◆ TASK DESCRIPTION: A verbatim copy of the records is required, with all pictures left out.

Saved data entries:
--- START ---

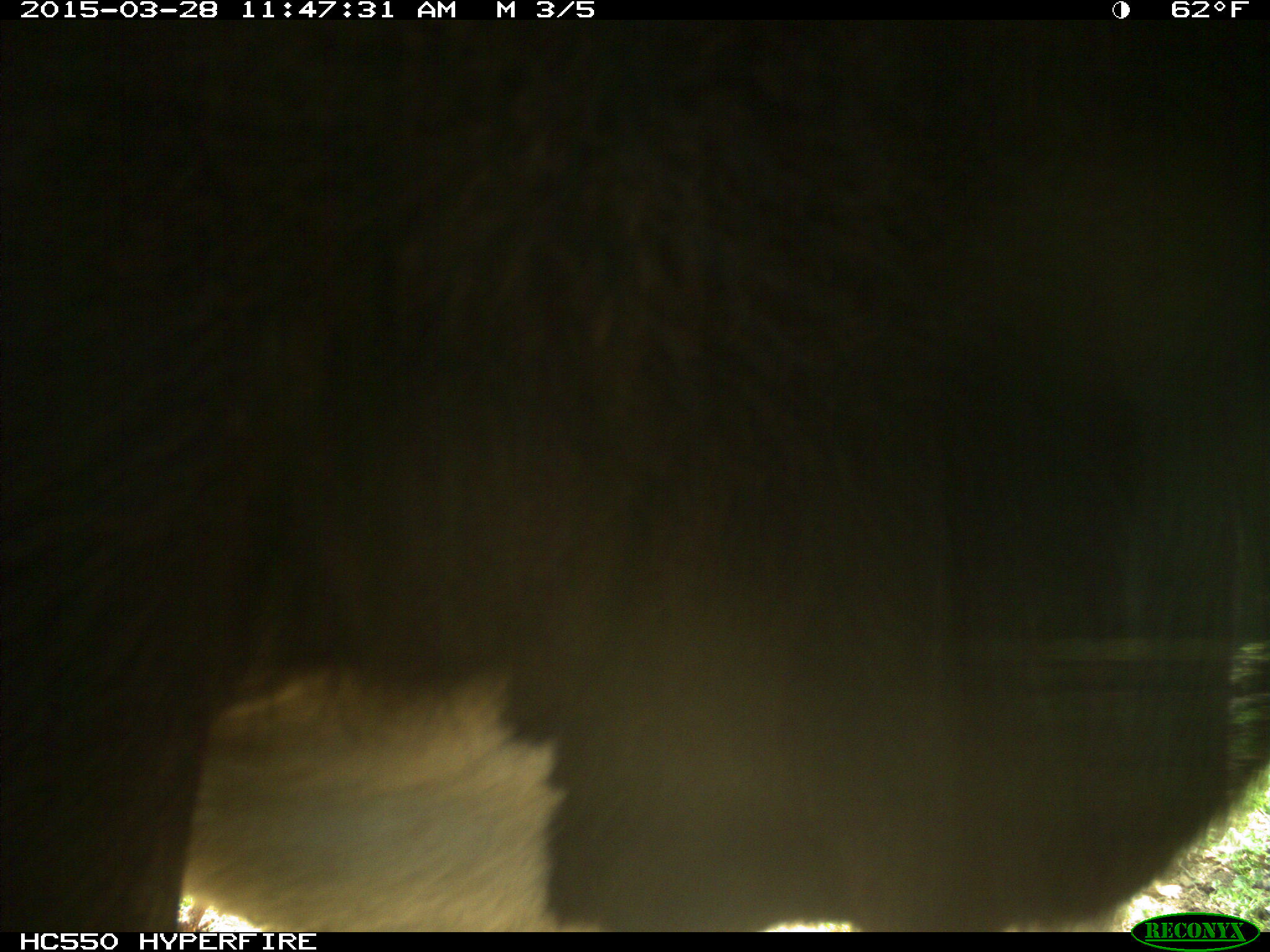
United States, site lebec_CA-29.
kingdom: Animalia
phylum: Chordata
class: Mammalia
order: Artiodactyla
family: Bovidae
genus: Bos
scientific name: Bos taurus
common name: domestic cow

--- END ---

◆ TASK SOLUTION:
United States, site lebec_CA-29.
kingdom: Animalia
phylum: Chordata
class: Mammalia
order: Artiodactyla
family: Bovidae
genus: Bos
scientific name: Bos taurus
common name: domestic cow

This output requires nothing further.